Het rijk regelt adequate politie-inzet in gemeenten. De aanwezigheid van de politie in de wijk, zowel repressief als preventief, is zeer belangrijk. Veel buurtbewoners zien «hun» wijkagent als eerste aanspreekpunt van de overheid. Het kabinet is met de WRR van mening dat de wijkagent hier een belangrijke rol in moet blijven vervullen. Door de permanente aanwezigheid in de openbare ruimte wordt de politie vaak als eerste geconfronteerd met problemen in de wijk. De politie kan echter niet alle taken zelf uitvoeren: daar waar andere organisaties primair verantwoordelijk zijn zal de politie signaleren, adviseren en de aanpak van problemen overdragen.

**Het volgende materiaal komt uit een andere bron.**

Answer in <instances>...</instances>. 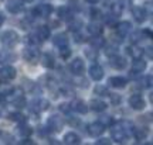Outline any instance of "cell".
<instances>
[{"mask_svg":"<svg viewBox=\"0 0 153 145\" xmlns=\"http://www.w3.org/2000/svg\"><path fill=\"white\" fill-rule=\"evenodd\" d=\"M128 137H129L128 131L123 128V125H122L120 123L119 124H115V125H112V127H111V138H112V141H115V142L120 144V142H125Z\"/></svg>","mask_w":153,"mask_h":145,"instance_id":"cell-1","label":"cell"},{"mask_svg":"<svg viewBox=\"0 0 153 145\" xmlns=\"http://www.w3.org/2000/svg\"><path fill=\"white\" fill-rule=\"evenodd\" d=\"M0 40H1V42L4 47L7 48H13V47H16L17 44H19V34L16 31H13V30H7L4 31L1 35H0Z\"/></svg>","mask_w":153,"mask_h":145,"instance_id":"cell-2","label":"cell"},{"mask_svg":"<svg viewBox=\"0 0 153 145\" xmlns=\"http://www.w3.org/2000/svg\"><path fill=\"white\" fill-rule=\"evenodd\" d=\"M40 51H38L36 47H30V48H24L23 49V58L26 59L27 62H31V64H37L40 61Z\"/></svg>","mask_w":153,"mask_h":145,"instance_id":"cell-3","label":"cell"},{"mask_svg":"<svg viewBox=\"0 0 153 145\" xmlns=\"http://www.w3.org/2000/svg\"><path fill=\"white\" fill-rule=\"evenodd\" d=\"M47 127L50 128V131H54V133H60L62 127H64V120L58 116V114H54L48 118V123H47Z\"/></svg>","mask_w":153,"mask_h":145,"instance_id":"cell-4","label":"cell"},{"mask_svg":"<svg viewBox=\"0 0 153 145\" xmlns=\"http://www.w3.org/2000/svg\"><path fill=\"white\" fill-rule=\"evenodd\" d=\"M53 13V6L47 4V3H43V4H38L36 9L33 10V14L36 17H43V18H47V17L51 16Z\"/></svg>","mask_w":153,"mask_h":145,"instance_id":"cell-5","label":"cell"},{"mask_svg":"<svg viewBox=\"0 0 153 145\" xmlns=\"http://www.w3.org/2000/svg\"><path fill=\"white\" fill-rule=\"evenodd\" d=\"M87 131H88V134L91 135V137L97 138V137H99V135L104 134L105 125L102 123H99V121H95V123H91L89 125H88Z\"/></svg>","mask_w":153,"mask_h":145,"instance_id":"cell-6","label":"cell"},{"mask_svg":"<svg viewBox=\"0 0 153 145\" xmlns=\"http://www.w3.org/2000/svg\"><path fill=\"white\" fill-rule=\"evenodd\" d=\"M17 70L11 66V65H3L0 66V78L4 79V81H11L16 78Z\"/></svg>","mask_w":153,"mask_h":145,"instance_id":"cell-7","label":"cell"},{"mask_svg":"<svg viewBox=\"0 0 153 145\" xmlns=\"http://www.w3.org/2000/svg\"><path fill=\"white\" fill-rule=\"evenodd\" d=\"M126 59L123 56H120V55H112L109 56V65L116 70H120V69H125L126 68Z\"/></svg>","mask_w":153,"mask_h":145,"instance_id":"cell-8","label":"cell"},{"mask_svg":"<svg viewBox=\"0 0 153 145\" xmlns=\"http://www.w3.org/2000/svg\"><path fill=\"white\" fill-rule=\"evenodd\" d=\"M70 69L74 75H82L84 73V70H85V65H84V61L81 58H75L72 61L71 64H70Z\"/></svg>","mask_w":153,"mask_h":145,"instance_id":"cell-9","label":"cell"},{"mask_svg":"<svg viewBox=\"0 0 153 145\" xmlns=\"http://www.w3.org/2000/svg\"><path fill=\"white\" fill-rule=\"evenodd\" d=\"M129 106H131L133 110H142V108L145 107V100H143V97L140 96V94L135 93V94H132V96L129 97Z\"/></svg>","mask_w":153,"mask_h":145,"instance_id":"cell-10","label":"cell"},{"mask_svg":"<svg viewBox=\"0 0 153 145\" xmlns=\"http://www.w3.org/2000/svg\"><path fill=\"white\" fill-rule=\"evenodd\" d=\"M132 14L135 17V20L137 23H143L148 17V13H146V9L145 7H140V6H135L132 7Z\"/></svg>","mask_w":153,"mask_h":145,"instance_id":"cell-11","label":"cell"},{"mask_svg":"<svg viewBox=\"0 0 153 145\" xmlns=\"http://www.w3.org/2000/svg\"><path fill=\"white\" fill-rule=\"evenodd\" d=\"M88 107L94 110V111H97V113H102L106 110L108 107V104L104 102V100H101V99H92L91 102H89V106Z\"/></svg>","mask_w":153,"mask_h":145,"instance_id":"cell-12","label":"cell"},{"mask_svg":"<svg viewBox=\"0 0 153 145\" xmlns=\"http://www.w3.org/2000/svg\"><path fill=\"white\" fill-rule=\"evenodd\" d=\"M40 61H41V65L44 68H54L55 65V59H54V55L51 52H44L43 55H40Z\"/></svg>","mask_w":153,"mask_h":145,"instance_id":"cell-13","label":"cell"},{"mask_svg":"<svg viewBox=\"0 0 153 145\" xmlns=\"http://www.w3.org/2000/svg\"><path fill=\"white\" fill-rule=\"evenodd\" d=\"M89 76H91V79H94V81H97V82L101 81L104 78V69H102V66L92 65L89 68Z\"/></svg>","mask_w":153,"mask_h":145,"instance_id":"cell-14","label":"cell"},{"mask_svg":"<svg viewBox=\"0 0 153 145\" xmlns=\"http://www.w3.org/2000/svg\"><path fill=\"white\" fill-rule=\"evenodd\" d=\"M34 35L37 37V40L40 42H43L45 40H48L50 37V28L47 26H41V27H38L36 31H34Z\"/></svg>","mask_w":153,"mask_h":145,"instance_id":"cell-15","label":"cell"},{"mask_svg":"<svg viewBox=\"0 0 153 145\" xmlns=\"http://www.w3.org/2000/svg\"><path fill=\"white\" fill-rule=\"evenodd\" d=\"M33 107H31V110L33 111H37V113H41V111H45L47 108H48L50 103L45 100V99H37L36 102L31 104Z\"/></svg>","mask_w":153,"mask_h":145,"instance_id":"cell-16","label":"cell"},{"mask_svg":"<svg viewBox=\"0 0 153 145\" xmlns=\"http://www.w3.org/2000/svg\"><path fill=\"white\" fill-rule=\"evenodd\" d=\"M116 31H118V35L120 37H125L129 32L132 31V24L129 21H120L118 26H116Z\"/></svg>","mask_w":153,"mask_h":145,"instance_id":"cell-17","label":"cell"},{"mask_svg":"<svg viewBox=\"0 0 153 145\" xmlns=\"http://www.w3.org/2000/svg\"><path fill=\"white\" fill-rule=\"evenodd\" d=\"M7 10L10 11L11 14H19L20 11H23V4L19 0H9L7 1Z\"/></svg>","mask_w":153,"mask_h":145,"instance_id":"cell-18","label":"cell"},{"mask_svg":"<svg viewBox=\"0 0 153 145\" xmlns=\"http://www.w3.org/2000/svg\"><path fill=\"white\" fill-rule=\"evenodd\" d=\"M146 69V62L142 58H135L132 62V70L133 73H142L143 70Z\"/></svg>","mask_w":153,"mask_h":145,"instance_id":"cell-19","label":"cell"},{"mask_svg":"<svg viewBox=\"0 0 153 145\" xmlns=\"http://www.w3.org/2000/svg\"><path fill=\"white\" fill-rule=\"evenodd\" d=\"M70 107H71V110H74V111H76V113H79V114H85L88 111L87 104L82 102V100H74L70 104Z\"/></svg>","mask_w":153,"mask_h":145,"instance_id":"cell-20","label":"cell"},{"mask_svg":"<svg viewBox=\"0 0 153 145\" xmlns=\"http://www.w3.org/2000/svg\"><path fill=\"white\" fill-rule=\"evenodd\" d=\"M87 31L89 32L91 35H101L102 31H104V28H102V26L95 20L94 23H89V24L87 26Z\"/></svg>","mask_w":153,"mask_h":145,"instance_id":"cell-21","label":"cell"},{"mask_svg":"<svg viewBox=\"0 0 153 145\" xmlns=\"http://www.w3.org/2000/svg\"><path fill=\"white\" fill-rule=\"evenodd\" d=\"M14 90V89H13ZM9 96H13V99H10L11 103L14 104V107L17 108H23V107H26V104H27V102H26V97L23 96V94H19V96H14V93L11 92Z\"/></svg>","mask_w":153,"mask_h":145,"instance_id":"cell-22","label":"cell"},{"mask_svg":"<svg viewBox=\"0 0 153 145\" xmlns=\"http://www.w3.org/2000/svg\"><path fill=\"white\" fill-rule=\"evenodd\" d=\"M109 85L115 89H122L126 86V79L122 76H112L109 79Z\"/></svg>","mask_w":153,"mask_h":145,"instance_id":"cell-23","label":"cell"},{"mask_svg":"<svg viewBox=\"0 0 153 145\" xmlns=\"http://www.w3.org/2000/svg\"><path fill=\"white\" fill-rule=\"evenodd\" d=\"M64 144H68V145L81 144V138H79V135L75 134V133H68V134L64 135Z\"/></svg>","mask_w":153,"mask_h":145,"instance_id":"cell-24","label":"cell"},{"mask_svg":"<svg viewBox=\"0 0 153 145\" xmlns=\"http://www.w3.org/2000/svg\"><path fill=\"white\" fill-rule=\"evenodd\" d=\"M53 42H54V45H57L58 48L67 47V45H68V37H67L65 34H57V35L53 37Z\"/></svg>","mask_w":153,"mask_h":145,"instance_id":"cell-25","label":"cell"},{"mask_svg":"<svg viewBox=\"0 0 153 145\" xmlns=\"http://www.w3.org/2000/svg\"><path fill=\"white\" fill-rule=\"evenodd\" d=\"M58 17L64 21H70L74 16H72V11L70 7H61V9H58Z\"/></svg>","mask_w":153,"mask_h":145,"instance_id":"cell-26","label":"cell"},{"mask_svg":"<svg viewBox=\"0 0 153 145\" xmlns=\"http://www.w3.org/2000/svg\"><path fill=\"white\" fill-rule=\"evenodd\" d=\"M132 134H133V137L136 138L137 141H143L146 137H148V128H133L132 130Z\"/></svg>","mask_w":153,"mask_h":145,"instance_id":"cell-27","label":"cell"},{"mask_svg":"<svg viewBox=\"0 0 153 145\" xmlns=\"http://www.w3.org/2000/svg\"><path fill=\"white\" fill-rule=\"evenodd\" d=\"M104 38H101L99 35H92V38H89V44L92 48H97L99 49L101 47H104Z\"/></svg>","mask_w":153,"mask_h":145,"instance_id":"cell-28","label":"cell"},{"mask_svg":"<svg viewBox=\"0 0 153 145\" xmlns=\"http://www.w3.org/2000/svg\"><path fill=\"white\" fill-rule=\"evenodd\" d=\"M19 134L22 137H30L33 134V128L30 125H26L24 123H20V125H19Z\"/></svg>","mask_w":153,"mask_h":145,"instance_id":"cell-29","label":"cell"},{"mask_svg":"<svg viewBox=\"0 0 153 145\" xmlns=\"http://www.w3.org/2000/svg\"><path fill=\"white\" fill-rule=\"evenodd\" d=\"M126 51H128V54L132 55L133 58H140V56L143 55V52H145L143 49L137 48V47H135V45H133V47H129V48L126 49Z\"/></svg>","mask_w":153,"mask_h":145,"instance_id":"cell-30","label":"cell"},{"mask_svg":"<svg viewBox=\"0 0 153 145\" xmlns=\"http://www.w3.org/2000/svg\"><path fill=\"white\" fill-rule=\"evenodd\" d=\"M137 85L139 87H142V89H149V87L152 86V76H145L143 79L137 82Z\"/></svg>","mask_w":153,"mask_h":145,"instance_id":"cell-31","label":"cell"},{"mask_svg":"<svg viewBox=\"0 0 153 145\" xmlns=\"http://www.w3.org/2000/svg\"><path fill=\"white\" fill-rule=\"evenodd\" d=\"M9 118H10L11 121H16V123H24V121H26L24 116H23L22 113H19V111L10 113V114H9Z\"/></svg>","mask_w":153,"mask_h":145,"instance_id":"cell-32","label":"cell"},{"mask_svg":"<svg viewBox=\"0 0 153 145\" xmlns=\"http://www.w3.org/2000/svg\"><path fill=\"white\" fill-rule=\"evenodd\" d=\"M68 23H70V24H68V27H70V30H71V31H78V30L82 27V21H81V20H74V17H72Z\"/></svg>","mask_w":153,"mask_h":145,"instance_id":"cell-33","label":"cell"},{"mask_svg":"<svg viewBox=\"0 0 153 145\" xmlns=\"http://www.w3.org/2000/svg\"><path fill=\"white\" fill-rule=\"evenodd\" d=\"M118 7L120 9V11L123 10H128V9H132V1L131 0H118L116 1Z\"/></svg>","mask_w":153,"mask_h":145,"instance_id":"cell-34","label":"cell"},{"mask_svg":"<svg viewBox=\"0 0 153 145\" xmlns=\"http://www.w3.org/2000/svg\"><path fill=\"white\" fill-rule=\"evenodd\" d=\"M85 55H87L88 59H92V61H95V59L98 58V49L91 47L89 49H87V51H85Z\"/></svg>","mask_w":153,"mask_h":145,"instance_id":"cell-35","label":"cell"},{"mask_svg":"<svg viewBox=\"0 0 153 145\" xmlns=\"http://www.w3.org/2000/svg\"><path fill=\"white\" fill-rule=\"evenodd\" d=\"M11 92H13V87L10 85H0V96H9Z\"/></svg>","mask_w":153,"mask_h":145,"instance_id":"cell-36","label":"cell"},{"mask_svg":"<svg viewBox=\"0 0 153 145\" xmlns=\"http://www.w3.org/2000/svg\"><path fill=\"white\" fill-rule=\"evenodd\" d=\"M70 55H71V49L68 48V45H67V47H61V48H60V56H61V58L67 59Z\"/></svg>","mask_w":153,"mask_h":145,"instance_id":"cell-37","label":"cell"},{"mask_svg":"<svg viewBox=\"0 0 153 145\" xmlns=\"http://www.w3.org/2000/svg\"><path fill=\"white\" fill-rule=\"evenodd\" d=\"M94 92H95V94H98V96H108V89L105 86H99L98 85Z\"/></svg>","mask_w":153,"mask_h":145,"instance_id":"cell-38","label":"cell"},{"mask_svg":"<svg viewBox=\"0 0 153 145\" xmlns=\"http://www.w3.org/2000/svg\"><path fill=\"white\" fill-rule=\"evenodd\" d=\"M91 17H92V20H99V18L102 17V11L99 10V9L92 7V9H91Z\"/></svg>","mask_w":153,"mask_h":145,"instance_id":"cell-39","label":"cell"},{"mask_svg":"<svg viewBox=\"0 0 153 145\" xmlns=\"http://www.w3.org/2000/svg\"><path fill=\"white\" fill-rule=\"evenodd\" d=\"M99 123H102L105 127H109V125L114 124V120H112V117H109V116H105V117H102L99 120Z\"/></svg>","mask_w":153,"mask_h":145,"instance_id":"cell-40","label":"cell"},{"mask_svg":"<svg viewBox=\"0 0 153 145\" xmlns=\"http://www.w3.org/2000/svg\"><path fill=\"white\" fill-rule=\"evenodd\" d=\"M109 97H111V100H112V103H114V104L120 103V96H118V94H115V93H112V94H111V93H109Z\"/></svg>","mask_w":153,"mask_h":145,"instance_id":"cell-41","label":"cell"},{"mask_svg":"<svg viewBox=\"0 0 153 145\" xmlns=\"http://www.w3.org/2000/svg\"><path fill=\"white\" fill-rule=\"evenodd\" d=\"M68 123L71 124V127H75V125H79V120L78 118L74 120V117H68Z\"/></svg>","mask_w":153,"mask_h":145,"instance_id":"cell-42","label":"cell"},{"mask_svg":"<svg viewBox=\"0 0 153 145\" xmlns=\"http://www.w3.org/2000/svg\"><path fill=\"white\" fill-rule=\"evenodd\" d=\"M111 141L108 138H102V140H98L97 141V145H109Z\"/></svg>","mask_w":153,"mask_h":145,"instance_id":"cell-43","label":"cell"},{"mask_svg":"<svg viewBox=\"0 0 153 145\" xmlns=\"http://www.w3.org/2000/svg\"><path fill=\"white\" fill-rule=\"evenodd\" d=\"M106 55H108V56L116 55V47H112V48H108V49H106Z\"/></svg>","mask_w":153,"mask_h":145,"instance_id":"cell-44","label":"cell"},{"mask_svg":"<svg viewBox=\"0 0 153 145\" xmlns=\"http://www.w3.org/2000/svg\"><path fill=\"white\" fill-rule=\"evenodd\" d=\"M75 40H76V42H82V41H84V37H82L81 34H78V32H76V34H75Z\"/></svg>","mask_w":153,"mask_h":145,"instance_id":"cell-45","label":"cell"},{"mask_svg":"<svg viewBox=\"0 0 153 145\" xmlns=\"http://www.w3.org/2000/svg\"><path fill=\"white\" fill-rule=\"evenodd\" d=\"M3 58H6V54H4V52H3V54H1V56H0V61H1ZM7 59L13 61V59H14V55H7Z\"/></svg>","mask_w":153,"mask_h":145,"instance_id":"cell-46","label":"cell"},{"mask_svg":"<svg viewBox=\"0 0 153 145\" xmlns=\"http://www.w3.org/2000/svg\"><path fill=\"white\" fill-rule=\"evenodd\" d=\"M146 55H148L149 58H152V47H148V48H146Z\"/></svg>","mask_w":153,"mask_h":145,"instance_id":"cell-47","label":"cell"},{"mask_svg":"<svg viewBox=\"0 0 153 145\" xmlns=\"http://www.w3.org/2000/svg\"><path fill=\"white\" fill-rule=\"evenodd\" d=\"M3 23H4V14H3V13L0 11V26H1Z\"/></svg>","mask_w":153,"mask_h":145,"instance_id":"cell-48","label":"cell"},{"mask_svg":"<svg viewBox=\"0 0 153 145\" xmlns=\"http://www.w3.org/2000/svg\"><path fill=\"white\" fill-rule=\"evenodd\" d=\"M22 144H26V145H27V144H34V142H33V141H31V140H28V138H26V140L23 141Z\"/></svg>","mask_w":153,"mask_h":145,"instance_id":"cell-49","label":"cell"},{"mask_svg":"<svg viewBox=\"0 0 153 145\" xmlns=\"http://www.w3.org/2000/svg\"><path fill=\"white\" fill-rule=\"evenodd\" d=\"M87 3H91V4H97L98 3V0H85Z\"/></svg>","mask_w":153,"mask_h":145,"instance_id":"cell-50","label":"cell"},{"mask_svg":"<svg viewBox=\"0 0 153 145\" xmlns=\"http://www.w3.org/2000/svg\"><path fill=\"white\" fill-rule=\"evenodd\" d=\"M22 1H24V3H31L33 0H22Z\"/></svg>","mask_w":153,"mask_h":145,"instance_id":"cell-51","label":"cell"},{"mask_svg":"<svg viewBox=\"0 0 153 145\" xmlns=\"http://www.w3.org/2000/svg\"><path fill=\"white\" fill-rule=\"evenodd\" d=\"M0 135H1V130H0Z\"/></svg>","mask_w":153,"mask_h":145,"instance_id":"cell-52","label":"cell"}]
</instances>
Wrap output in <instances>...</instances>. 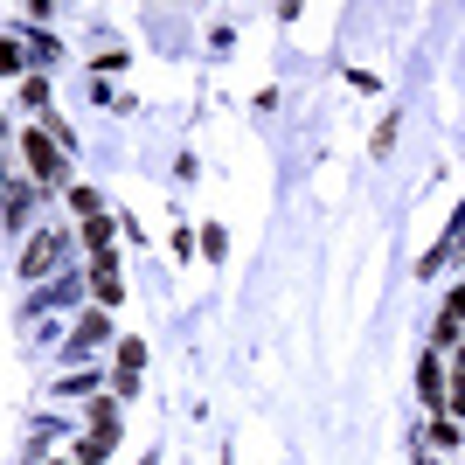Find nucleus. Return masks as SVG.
<instances>
[{
	"instance_id": "1",
	"label": "nucleus",
	"mask_w": 465,
	"mask_h": 465,
	"mask_svg": "<svg viewBox=\"0 0 465 465\" xmlns=\"http://www.w3.org/2000/svg\"><path fill=\"white\" fill-rule=\"evenodd\" d=\"M21 153H28L35 174H63V153L49 146V133H21Z\"/></svg>"
},
{
	"instance_id": "4",
	"label": "nucleus",
	"mask_w": 465,
	"mask_h": 465,
	"mask_svg": "<svg viewBox=\"0 0 465 465\" xmlns=\"http://www.w3.org/2000/svg\"><path fill=\"white\" fill-rule=\"evenodd\" d=\"M28 209H35V194H28V188H7V223H21Z\"/></svg>"
},
{
	"instance_id": "2",
	"label": "nucleus",
	"mask_w": 465,
	"mask_h": 465,
	"mask_svg": "<svg viewBox=\"0 0 465 465\" xmlns=\"http://www.w3.org/2000/svg\"><path fill=\"white\" fill-rule=\"evenodd\" d=\"M56 257H63V236H35V251H28V264H21V272L42 278V272H56Z\"/></svg>"
},
{
	"instance_id": "5",
	"label": "nucleus",
	"mask_w": 465,
	"mask_h": 465,
	"mask_svg": "<svg viewBox=\"0 0 465 465\" xmlns=\"http://www.w3.org/2000/svg\"><path fill=\"white\" fill-rule=\"evenodd\" d=\"M465 327V292H451V306H445V333Z\"/></svg>"
},
{
	"instance_id": "6",
	"label": "nucleus",
	"mask_w": 465,
	"mask_h": 465,
	"mask_svg": "<svg viewBox=\"0 0 465 465\" xmlns=\"http://www.w3.org/2000/svg\"><path fill=\"white\" fill-rule=\"evenodd\" d=\"M459 389H465V354H459Z\"/></svg>"
},
{
	"instance_id": "3",
	"label": "nucleus",
	"mask_w": 465,
	"mask_h": 465,
	"mask_svg": "<svg viewBox=\"0 0 465 465\" xmlns=\"http://www.w3.org/2000/svg\"><path fill=\"white\" fill-rule=\"evenodd\" d=\"M139 361H146V348H139V341H125V348H118V389L139 382Z\"/></svg>"
}]
</instances>
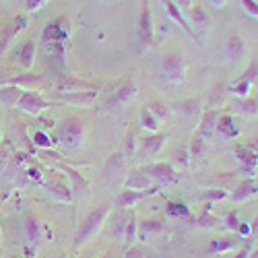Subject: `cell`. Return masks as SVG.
Wrapping results in <instances>:
<instances>
[{
    "instance_id": "f546056e",
    "label": "cell",
    "mask_w": 258,
    "mask_h": 258,
    "mask_svg": "<svg viewBox=\"0 0 258 258\" xmlns=\"http://www.w3.org/2000/svg\"><path fill=\"white\" fill-rule=\"evenodd\" d=\"M23 91L25 89H21V87H0V103L15 107L21 95H23Z\"/></svg>"
},
{
    "instance_id": "5bb4252c",
    "label": "cell",
    "mask_w": 258,
    "mask_h": 258,
    "mask_svg": "<svg viewBox=\"0 0 258 258\" xmlns=\"http://www.w3.org/2000/svg\"><path fill=\"white\" fill-rule=\"evenodd\" d=\"M41 186H44V190L48 192L52 199H56V201H60V203H71V201H73L71 186H67V182H62V180H58V178L48 180V182H44Z\"/></svg>"
},
{
    "instance_id": "681fc988",
    "label": "cell",
    "mask_w": 258,
    "mask_h": 258,
    "mask_svg": "<svg viewBox=\"0 0 258 258\" xmlns=\"http://www.w3.org/2000/svg\"><path fill=\"white\" fill-rule=\"evenodd\" d=\"M250 238L256 242L258 240V215H256V217H254V221L250 223Z\"/></svg>"
},
{
    "instance_id": "9c48e42d",
    "label": "cell",
    "mask_w": 258,
    "mask_h": 258,
    "mask_svg": "<svg viewBox=\"0 0 258 258\" xmlns=\"http://www.w3.org/2000/svg\"><path fill=\"white\" fill-rule=\"evenodd\" d=\"M159 192V186H153V188H149L145 192H137V190H124L118 195L116 199V209L118 211H126V209H131L135 207L139 201H143L145 197H151V195H157Z\"/></svg>"
},
{
    "instance_id": "8d00e7d4",
    "label": "cell",
    "mask_w": 258,
    "mask_h": 258,
    "mask_svg": "<svg viewBox=\"0 0 258 258\" xmlns=\"http://www.w3.org/2000/svg\"><path fill=\"white\" fill-rule=\"evenodd\" d=\"M165 213L171 215V217H186V215H190V209H188L184 203L169 201V203L165 205Z\"/></svg>"
},
{
    "instance_id": "8fae6325",
    "label": "cell",
    "mask_w": 258,
    "mask_h": 258,
    "mask_svg": "<svg viewBox=\"0 0 258 258\" xmlns=\"http://www.w3.org/2000/svg\"><path fill=\"white\" fill-rule=\"evenodd\" d=\"M135 97H137V85L131 83V81H126L114 91L107 107H126V105H131L135 101Z\"/></svg>"
},
{
    "instance_id": "7c38bea8",
    "label": "cell",
    "mask_w": 258,
    "mask_h": 258,
    "mask_svg": "<svg viewBox=\"0 0 258 258\" xmlns=\"http://www.w3.org/2000/svg\"><path fill=\"white\" fill-rule=\"evenodd\" d=\"M235 157H238L240 165L248 174H254V169L258 167V147L256 145H238L235 147Z\"/></svg>"
},
{
    "instance_id": "f1b7e54d",
    "label": "cell",
    "mask_w": 258,
    "mask_h": 258,
    "mask_svg": "<svg viewBox=\"0 0 258 258\" xmlns=\"http://www.w3.org/2000/svg\"><path fill=\"white\" fill-rule=\"evenodd\" d=\"M35 50H37L35 41H25V44H23V48H21V52H19V60H21V67H23V69H31L33 67Z\"/></svg>"
},
{
    "instance_id": "f35d334b",
    "label": "cell",
    "mask_w": 258,
    "mask_h": 258,
    "mask_svg": "<svg viewBox=\"0 0 258 258\" xmlns=\"http://www.w3.org/2000/svg\"><path fill=\"white\" fill-rule=\"evenodd\" d=\"M203 145H205V139L197 133L195 137H192V141H190V145H188V149H190V159H197V157H201V153H203Z\"/></svg>"
},
{
    "instance_id": "d4e9b609",
    "label": "cell",
    "mask_w": 258,
    "mask_h": 258,
    "mask_svg": "<svg viewBox=\"0 0 258 258\" xmlns=\"http://www.w3.org/2000/svg\"><path fill=\"white\" fill-rule=\"evenodd\" d=\"M124 244L126 246H133L139 240V219H137V213L133 211L131 215L126 217V225H124Z\"/></svg>"
},
{
    "instance_id": "277c9868",
    "label": "cell",
    "mask_w": 258,
    "mask_h": 258,
    "mask_svg": "<svg viewBox=\"0 0 258 258\" xmlns=\"http://www.w3.org/2000/svg\"><path fill=\"white\" fill-rule=\"evenodd\" d=\"M52 105H56V101L41 97L39 91H27V89H25L15 107H17V110H21V112L29 114V116H39L41 112L48 110V107H52Z\"/></svg>"
},
{
    "instance_id": "d6a6232c",
    "label": "cell",
    "mask_w": 258,
    "mask_h": 258,
    "mask_svg": "<svg viewBox=\"0 0 258 258\" xmlns=\"http://www.w3.org/2000/svg\"><path fill=\"white\" fill-rule=\"evenodd\" d=\"M149 112H151L159 122L161 120H167L169 116H171V107L167 105V103H163V101H151V103H147L145 105Z\"/></svg>"
},
{
    "instance_id": "ab89813d",
    "label": "cell",
    "mask_w": 258,
    "mask_h": 258,
    "mask_svg": "<svg viewBox=\"0 0 258 258\" xmlns=\"http://www.w3.org/2000/svg\"><path fill=\"white\" fill-rule=\"evenodd\" d=\"M52 145H56V143H52V139L46 133H41V131L33 133V147L35 149H50Z\"/></svg>"
},
{
    "instance_id": "f5cc1de1",
    "label": "cell",
    "mask_w": 258,
    "mask_h": 258,
    "mask_svg": "<svg viewBox=\"0 0 258 258\" xmlns=\"http://www.w3.org/2000/svg\"><path fill=\"white\" fill-rule=\"evenodd\" d=\"M250 252H252V244H248V248H242L238 254H235L233 258H248L250 256Z\"/></svg>"
},
{
    "instance_id": "5b68a950",
    "label": "cell",
    "mask_w": 258,
    "mask_h": 258,
    "mask_svg": "<svg viewBox=\"0 0 258 258\" xmlns=\"http://www.w3.org/2000/svg\"><path fill=\"white\" fill-rule=\"evenodd\" d=\"M161 73L169 83H174V85L184 83V79H186V58L180 56V54H165L161 58Z\"/></svg>"
},
{
    "instance_id": "f6af8a7d",
    "label": "cell",
    "mask_w": 258,
    "mask_h": 258,
    "mask_svg": "<svg viewBox=\"0 0 258 258\" xmlns=\"http://www.w3.org/2000/svg\"><path fill=\"white\" fill-rule=\"evenodd\" d=\"M225 227L227 229H231V231H238V227H240V219H238V213H229L227 215V219H225Z\"/></svg>"
},
{
    "instance_id": "680465c9",
    "label": "cell",
    "mask_w": 258,
    "mask_h": 258,
    "mask_svg": "<svg viewBox=\"0 0 258 258\" xmlns=\"http://www.w3.org/2000/svg\"><path fill=\"white\" fill-rule=\"evenodd\" d=\"M0 3H5V0H0Z\"/></svg>"
},
{
    "instance_id": "83f0119b",
    "label": "cell",
    "mask_w": 258,
    "mask_h": 258,
    "mask_svg": "<svg viewBox=\"0 0 258 258\" xmlns=\"http://www.w3.org/2000/svg\"><path fill=\"white\" fill-rule=\"evenodd\" d=\"M209 207H211V205H207V207L201 211L199 217L195 219V225H197L199 229H215V227H221V225H223V221H221L219 217H215V215H211Z\"/></svg>"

Het is de gemeente die in deze constellatie de regisseur is. Het project «Veilige Gemeenten» van kabinet en VNG, in samenwerking met het Centrum voor Criminaliteitspreventie en Veiligheid (CCV), stimuleert de gemeente het integraal veiligheidsbeleid en haar regierol daarbij verder in te vullen.

In de brief die het kabinet naar aanleiding van het stedelijk geweld in Frankrijk aan de Tweede Kamer heeft verstuurd is een overzicht gegeven van het beleid gericht op verbeteren van de situatie in achterstandswijken.

De nota Weerbaarheid en Integratie en de brief over lokale en justitiële aanpak van radicalisme en radicalisering bieden voor gemeenten diverse handvatten voor de aanpak van radicalisering op buurtniveau. De interventieteams die het kabinet bij FORUM heeft geplaatst hebben tot doel om, al dan niet op verzoek van lokale actoren, in beladen situaties in buurten op lokaal niveau het crisismanagement te ondersteunen. Daarnaast stimuleert en faciliteert het kabinet gemeenten in het ontwikkelen van een integratieagenda. Daar waar gemeenten de inzet van bewoners willen vergroten bij de inrichting en beheer van groen ten behoeve van de leefbaarheid zal het kabinet op verzoek steun verlenen.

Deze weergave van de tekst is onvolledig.